Action item ->
Starting with the first line of the records, write out each line exactly until you have included the line containing "emerging-flux region: <bbox>397, 181, 411, 194</bbox>".
Start of Available records
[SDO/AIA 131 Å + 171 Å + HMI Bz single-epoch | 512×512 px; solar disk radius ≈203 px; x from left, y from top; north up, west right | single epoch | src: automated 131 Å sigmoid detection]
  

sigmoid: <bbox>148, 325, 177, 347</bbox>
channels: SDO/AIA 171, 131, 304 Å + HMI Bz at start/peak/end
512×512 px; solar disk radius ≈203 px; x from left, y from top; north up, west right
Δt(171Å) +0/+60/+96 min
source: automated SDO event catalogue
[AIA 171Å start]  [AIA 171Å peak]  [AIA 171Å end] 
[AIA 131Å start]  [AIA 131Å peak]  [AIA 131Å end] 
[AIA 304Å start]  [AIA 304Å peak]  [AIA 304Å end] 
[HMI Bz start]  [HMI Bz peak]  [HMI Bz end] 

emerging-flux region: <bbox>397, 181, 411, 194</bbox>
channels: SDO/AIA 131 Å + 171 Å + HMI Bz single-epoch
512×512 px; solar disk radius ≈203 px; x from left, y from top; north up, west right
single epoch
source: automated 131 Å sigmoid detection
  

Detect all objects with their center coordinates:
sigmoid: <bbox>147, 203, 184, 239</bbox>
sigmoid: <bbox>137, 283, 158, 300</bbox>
End of Available records
Result of this task ->
[SDO/AIA 131 Å + 171 Å + HMI Bz single-epoch | 512×512 px; solar disk radius ≈203 px; x from left, y from top; north up, west right | single epoch | src: automated 131 Å sigmoid detection]
  

sigmoid: <bbox>148, 325, 177, 347</bbox>
channels: SDO/AIA 171, 131, 304 Å + HMI Bz at start/peak/end
512×512 px; solar disk radius ≈203 px; x from left, y from top; north up, west right
Δt(171Å) +0/+60/+96 min
source: automated SDO event catalogue
[AIA 171Å start]  [AIA 171Å peak]  [AIA 171Å end] 
[AIA 131Å start]  [AIA 131Å peak]  [AIA 131Å end] 
[AIA 304Å start]  [AIA 304Å peak]  [AIA 304Å end] 
[HMI Bz start]  [HMI Bz peak]  [HMI Bz end] 

emerging-flux region: <bbox>397, 181, 411, 194</bbox>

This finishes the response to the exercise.